La figura del terrorista venezuelano Carlos Lo Sciacallo, viene raccontata a tutto tondo. A cominciare dal suo lato umano e continuando con le sue vicende, dal 1973, anno del suo “debutto” con il Fronte Popolare per la Liberazione della Palestina, al 1994, quando è arrestato in Sudan dove aveva riparato fortunosamente. Di mezzo ci sono gli anni della guerra fredda e del terrorismo internazionale.

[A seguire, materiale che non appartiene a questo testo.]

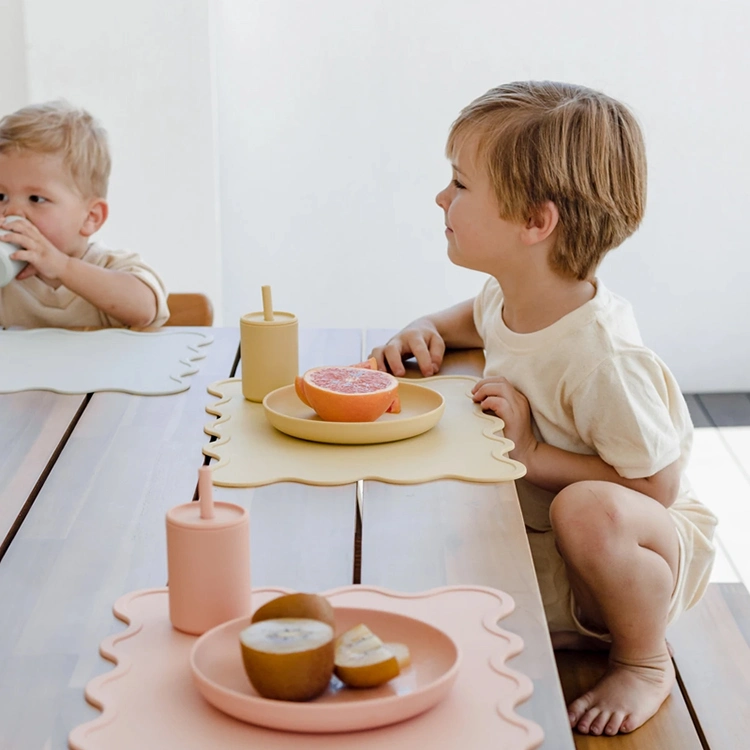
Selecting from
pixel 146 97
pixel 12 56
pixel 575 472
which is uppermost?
pixel 12 56

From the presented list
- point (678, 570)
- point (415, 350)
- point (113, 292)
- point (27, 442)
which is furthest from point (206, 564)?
point (113, 292)

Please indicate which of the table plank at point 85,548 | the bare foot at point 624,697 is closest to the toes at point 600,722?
the bare foot at point 624,697

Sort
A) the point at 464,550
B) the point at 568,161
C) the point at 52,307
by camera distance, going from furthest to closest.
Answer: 1. the point at 52,307
2. the point at 568,161
3. the point at 464,550

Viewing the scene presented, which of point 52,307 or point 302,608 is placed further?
point 52,307

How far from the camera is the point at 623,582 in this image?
137cm

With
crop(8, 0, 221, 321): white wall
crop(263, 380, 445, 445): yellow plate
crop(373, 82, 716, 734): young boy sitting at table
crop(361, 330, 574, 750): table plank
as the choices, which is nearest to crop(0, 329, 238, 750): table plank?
crop(263, 380, 445, 445): yellow plate

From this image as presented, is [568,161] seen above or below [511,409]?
above

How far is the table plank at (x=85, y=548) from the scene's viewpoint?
78 cm

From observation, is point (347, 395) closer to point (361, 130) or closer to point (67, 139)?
point (67, 139)

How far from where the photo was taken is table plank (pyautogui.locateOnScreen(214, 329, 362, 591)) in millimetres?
969

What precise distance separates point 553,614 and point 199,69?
2.54 metres

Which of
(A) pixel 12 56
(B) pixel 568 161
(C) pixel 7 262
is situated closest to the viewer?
(B) pixel 568 161

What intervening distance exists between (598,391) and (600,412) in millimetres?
31

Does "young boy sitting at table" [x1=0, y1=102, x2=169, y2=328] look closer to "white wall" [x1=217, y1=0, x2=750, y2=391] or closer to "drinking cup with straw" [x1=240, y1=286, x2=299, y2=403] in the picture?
"drinking cup with straw" [x1=240, y1=286, x2=299, y2=403]
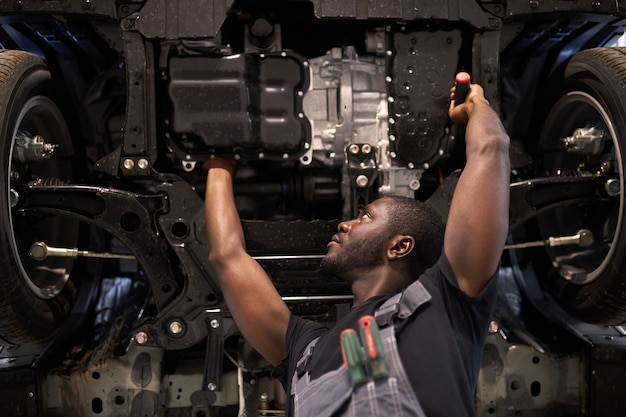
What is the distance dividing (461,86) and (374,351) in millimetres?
1303

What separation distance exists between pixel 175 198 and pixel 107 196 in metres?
0.32

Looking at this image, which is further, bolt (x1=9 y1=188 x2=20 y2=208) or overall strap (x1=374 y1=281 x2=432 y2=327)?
bolt (x1=9 y1=188 x2=20 y2=208)

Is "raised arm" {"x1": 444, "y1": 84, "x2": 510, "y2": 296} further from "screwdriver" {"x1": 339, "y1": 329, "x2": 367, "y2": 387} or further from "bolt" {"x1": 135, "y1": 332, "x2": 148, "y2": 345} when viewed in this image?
"bolt" {"x1": 135, "y1": 332, "x2": 148, "y2": 345}

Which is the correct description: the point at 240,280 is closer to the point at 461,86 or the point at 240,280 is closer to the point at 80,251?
the point at 80,251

Carlos, venezuelano come l’attore che interpreta il suo ruolo, Edgar Ramirèz, attraversa tutti questi anni cambiando personaggio.

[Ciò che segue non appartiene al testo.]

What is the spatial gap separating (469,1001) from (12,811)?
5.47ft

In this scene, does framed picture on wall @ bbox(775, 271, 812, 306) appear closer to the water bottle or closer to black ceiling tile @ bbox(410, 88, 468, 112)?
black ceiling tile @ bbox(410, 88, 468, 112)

Prima terzomondista, poi guerriero e, infine, mercenario. All’inizio è giovane, bello e cialtrone, con una gran fama, meritata, di sciupafemmine. Diventa una specie di rockstar e quindi la sua faccia è troppo nota per fare altre azioni. Finisce per essere alla fine un rottame, che sa troppo di tutto e per questo deve essere eliminato, anche perché, in seguito al muro di Berlino tutto sta cambiando.

Il regista mostra l’intero processo storico attraverso il corpo dell’attore, che si dilata e si riduce più volte. Il ritratto che Assayas dà dello Sciacallo è misurato. Non è un eroe sexy, come l’Andreas Baader del film sulla banda Baader Meinhof, di Uli Edel, ma è uno che ha vissuto anni importanti da protagonista e alla fine diventa un testimonial perfetto per anni della guerra fredda. Erano allora gli interessi del petrolio a comandare e, in fondo, le cose non sono cambiate molto. Ed anche sulla spinosa questione palestinese non si è andati molto avanti.

Il lavoro di Assayas, benché non perfetto a causa dei numerosi tagli fatti, resta comunque un film da vedere.